Brigitte Fontaine & Areski Belkacem, entre eux et nous

Le double albumVous et nous de Brigitte Fontaine & Areski Belkacem, réédité 40 ans après sa sortie, reste intemporel. Il nous invite à la poésie et à la révolte en 33 chansons.

Brigitte Fontaine & Areski Belkacem

Oui, cela se passe entre eux et nous. Et que dire de ce couple singulier ayant traversé tant de décennies sans oublier de se réinventer sans cesse dans le miroir de l’époque tout en restant lui-même ? La série des albums des années 70 n’a pas d’équivalent dans le paysage musical occidental. Une telle fusion entre deux êtres, entre deux âmes, entre deux créateurs aussi visionnaires est un miracle qui n’est pas prêt de se reproduire. Cette rencontre entre Areski et Brigitte a provoqué quelques fulgurances que certains ont eu la chance de connaître sur scène. Sur disque, il s’agit du tremblement prophétique né de  la fin des années 60 et qui a fait l’effet d’une boule de feu traversant l’ensemble des années 70. Cette beauté protéiforme et singulière nous parvient à nouveau grâce à la réédition de la maison Kythibong qui 40 ans après Saravah  nous invite à rouvrir cette boîte de pandore tout à la fois politique, poétique, surréaliste, extralucide. Oui nous sommes bien dans ce que l’on pourrait appeler un album total. Tout y est. Le politique est dans le poétique. Un peu à la manière d’un Prévert qui aurait flirté avec le surréalisme avant de réaliser que la beauté résidait peut-être en la banalité des choses. Et la poésie dans le politique : cette maison du silence qu’évoque Brigitte Fontaine comme s’il s’agissait d’un ventre maternel et protecteur que l’on habite pour se protéger de la violence du dehors. « Des amis viennent, je peux les toucher. Je suis triste et émerveillée. Le silence, je garde le silence, j’habite là, je le peux, c’est la dernière maison de la terre ». Un brûlot comme Patriarcat est d’une telle modernité que l’on pourrait le ressortir aujourd’hui sans problème comme un morceau slam ou rap. De plus, l’électronique de la composition le rend profondément intemporel. Et la puissance du texte nous rappelle que peu de choses ont changé et qu’il faudra encore ouvrir sa gueule sur les sujets qui fâchent. « Il n’y a pas d’homme de gauche. Quand il s’agit de femmes, il n’y a que des hommes de droite ».

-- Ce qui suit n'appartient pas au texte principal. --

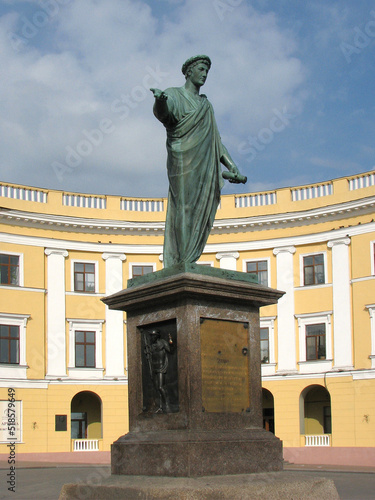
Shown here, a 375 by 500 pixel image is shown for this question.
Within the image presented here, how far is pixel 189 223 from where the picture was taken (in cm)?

Musicalement, Areski Belkacem a la hardiesse de ne négliger aucune piste créative pour aborder ses compositions. La folk, parfois classique, rencontre le plus souvent des instrumentations orientalistes, venant tout droit de Kabylie. La douceur du chant nous amène à penser qu’il pourrait s’agir aussi d’une chanson pour enfant, comme Le repas des dromadaires qui nous accompagne avec tendresse vers le sommeil sans oublier de nous dire des choses importantes, au creux de l’oreille : « Il y avait des œufs dans les paniers, il y avait du grain dans les greniers, il y avait des grand-mères qui commettaient l’adultère ». Et puis, nous sommes éveillés d’un coup par des envolées bruitistes, relevant quasiment de la musique concrète et puis revient la mélodie rassurante qui nous dit que nous sommes bien dans un album de chanson pure. Et certaines de nous enfoncer des poignards dans le cœur comme dans « Je t’aimerai » dont il y a ici deux versions. « Je t’aimerai un soir que les blés seront mûrs, je t’aimerai un soir que la mer sera douce, je t’aimerai un soir que mon cœur sera sûr, que ma mort attendra assise sur la mousse ».

Dionys Décrevel

De ce « Vous et nous », existait deux versions sorties en 1977. Une version courte de 12 titres et ce double album de 33 compositions.